[[ DATA PROVIDED, beginning ]]

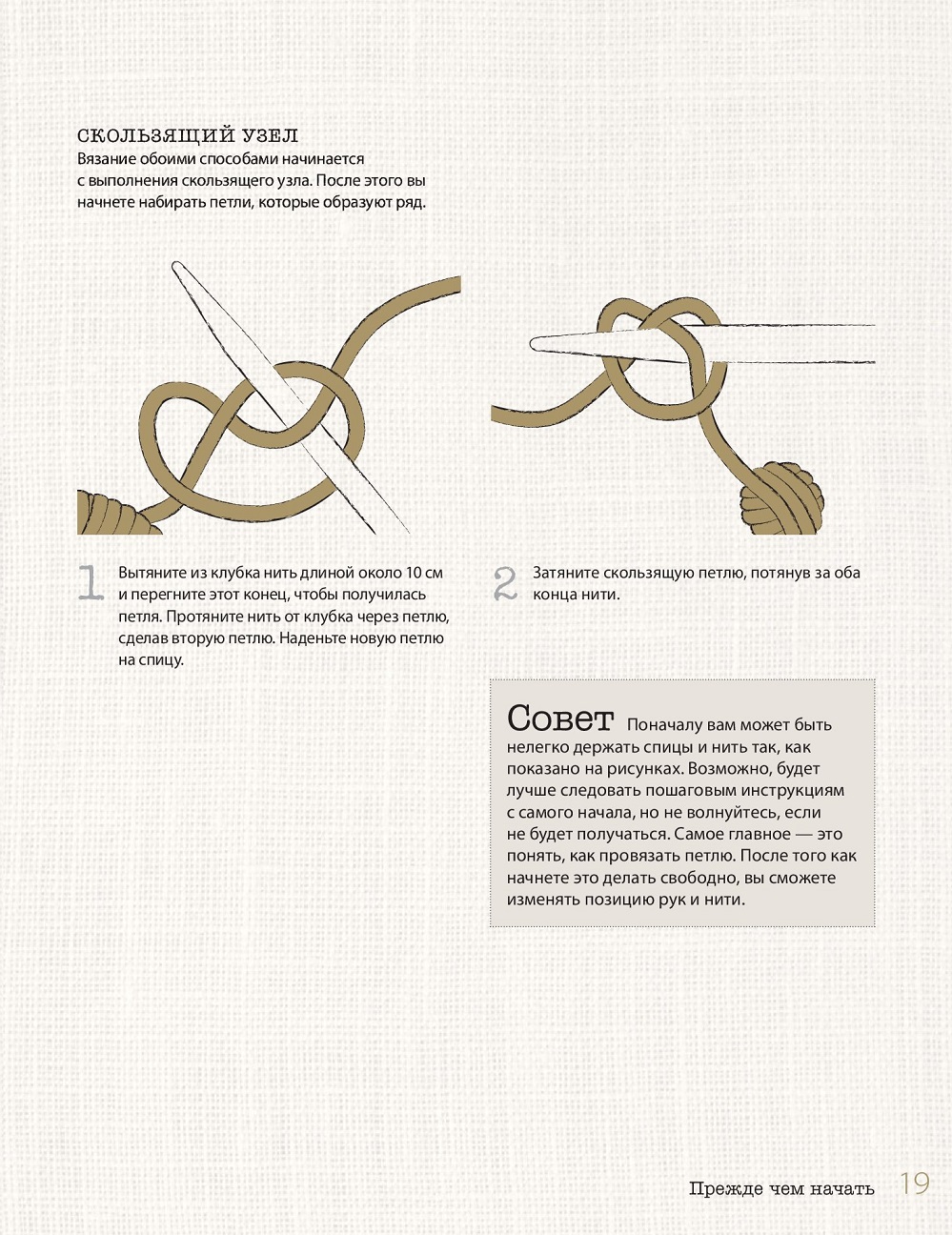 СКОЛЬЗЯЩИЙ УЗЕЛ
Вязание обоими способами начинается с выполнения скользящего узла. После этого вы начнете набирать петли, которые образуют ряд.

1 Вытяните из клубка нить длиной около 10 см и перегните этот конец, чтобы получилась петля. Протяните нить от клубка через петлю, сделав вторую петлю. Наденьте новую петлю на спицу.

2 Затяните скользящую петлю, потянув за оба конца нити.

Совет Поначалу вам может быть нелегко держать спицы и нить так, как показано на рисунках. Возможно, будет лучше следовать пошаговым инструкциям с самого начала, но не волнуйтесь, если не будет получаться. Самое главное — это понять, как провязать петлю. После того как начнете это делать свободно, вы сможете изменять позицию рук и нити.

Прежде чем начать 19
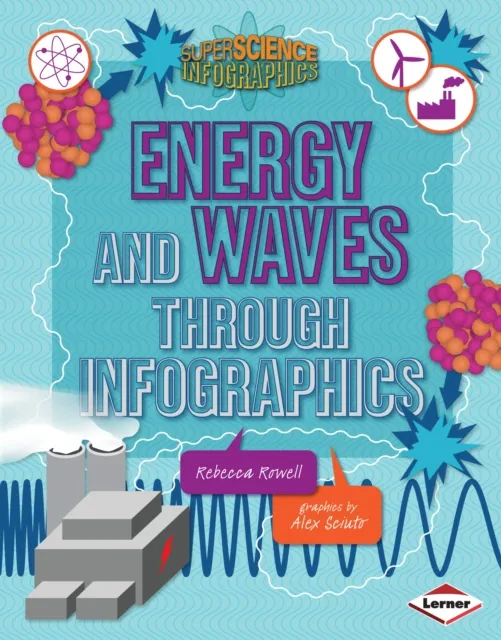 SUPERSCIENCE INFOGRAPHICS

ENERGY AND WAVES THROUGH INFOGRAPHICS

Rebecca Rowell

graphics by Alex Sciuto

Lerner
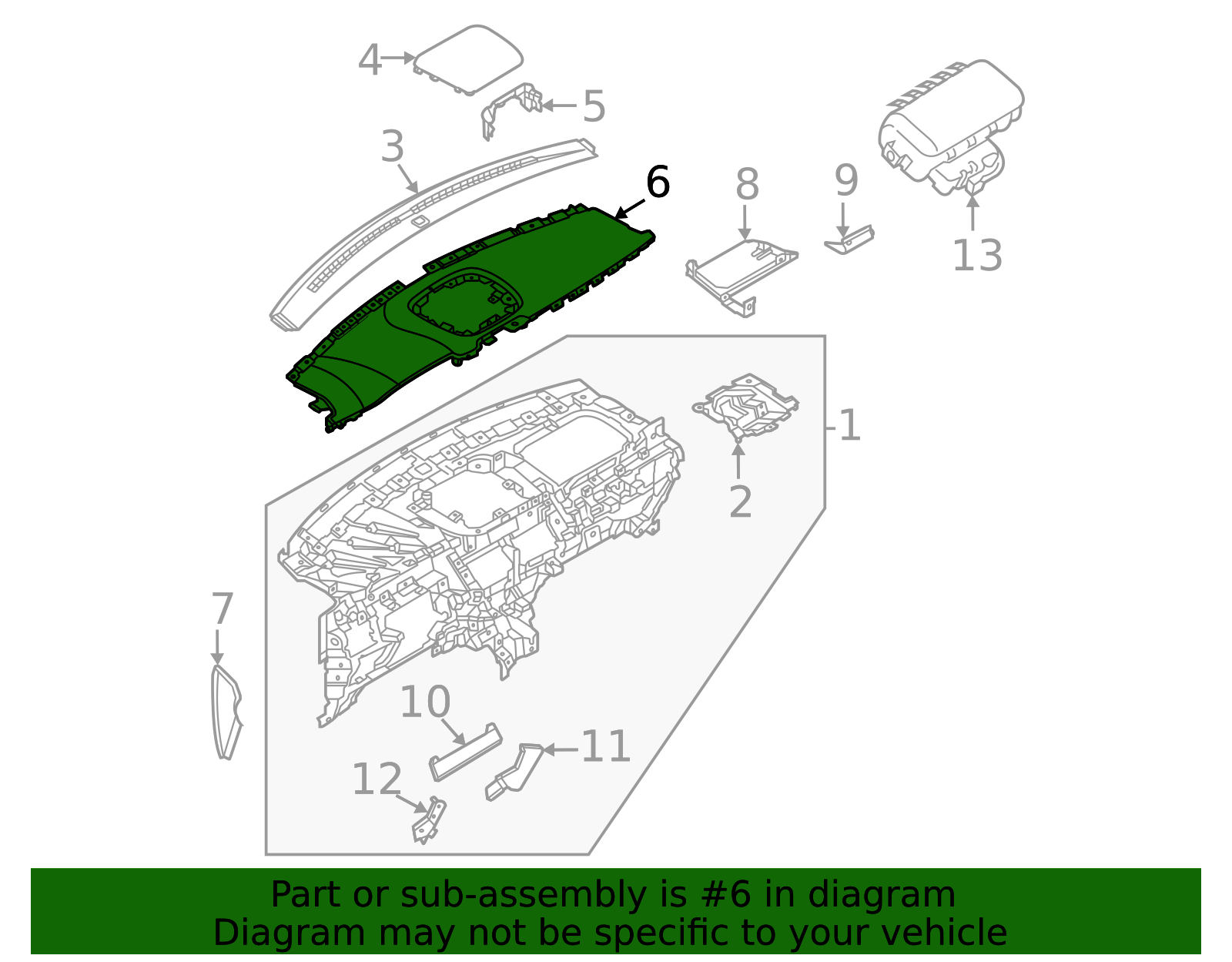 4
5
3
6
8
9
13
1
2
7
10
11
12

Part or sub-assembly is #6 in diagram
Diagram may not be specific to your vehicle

[[ DATA PROVIDED, end ]]

▶ PROBLEM TO SOLVE
Please make an exact copy of the records, leaving out any picture.

▶ TASK OUTPUT
 СКОЛЬЗЯЩИЙ УЗЕЛ
Вязание обоими способами начинается с выполнения скользящего узла. После этого вы начнете набирать петли, которые образуют ряд.

1 Вытяните из клубка нить длиной около 10 см и перегните этот конец, чтобы получилась петля. Протяните нить от клубка через петлю, сделав вторую петлю. Наденьте новую петлю на спицу.

2 Затяните скользящую петлю, потянув за оба конца нити.

Совет Поначалу вам может быть нелегко держать спицы и нить так, как показано на рисунках. Возможно, будет лучше следовать пошаговым инструкциям с самого начала, но не волнуйтесь, если не будет получаться. Самое главное — это понять, как провязать петлю. После того как начнете это делать свободно, вы сможете изменять позицию рук и нити.

Прежде чем начать 19
 SUPERSCIENCE INFOGRAPHICS

ENERGY AND WAVES THROUGH INFOGRAPHICS

Rebecca Rowell

graphics by Alex Sciuto

Lerner
 4
5
3
6
8
9
13
1
2
7
10
11
12

Part or sub-assembly is #6 in diagram
Diagram may not be specific to your vehicle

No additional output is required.